◆ **Tugas yang Diminta**: Tuliskan kembali secara persis sebagian teks latihan di bawah ini. Mulailah pada kata-kata "Pandangan keponakan saya", lalu berhentilah setelah "saja saya ambil.".

◆ **Teks Latihan**:
>>>>

Pandangan keponakan saya tersebut menunjukan kematangan dirinya. Saat saya mengalami persoalan yang sama yaitu punya seorang pimpinan “jerk” yang saya ceriterakan diatas, response saya sangat berbeda. Selama 1 tahun saya bekerja dibawah pimpinan “jerk” itu saya merasakan bahwa dia memang melakukannya dengan sengaja. Ada tujuan yang tersembunyi. Oleh karena itu, ketika saya menerima tawaran dari sebuah perusahaan multi nasional untuk jadi direktur SDM di perusahaan itu langsung saja saya ambil.

<<<<

◆ **Data Mentah**:

>>>>

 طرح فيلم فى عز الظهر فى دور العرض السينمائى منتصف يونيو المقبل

<<<<

◆ **Jawaban**:
Pandangan keponakan saya tersebut menunjukan kematangan dirinya. Saat saya mengalami persoalan yang sama yaitu punya seorang pimpinan “jerk” yang saya ceriterakan diatas, response saya sangat berbeda. Selama 1 tahun saya bekerja dibawah pimpinan “jerk” itu saya merasakan bahwa dia memang melakukannya dengan sengaja. Ada tujuan yang tersembunyi. Oleh karena itu, ketika saya menerima tawaran dari sebuah perusahaan multi nasional untuk jadi direktur SDM di perusahaan itu langsung saja saya ambil.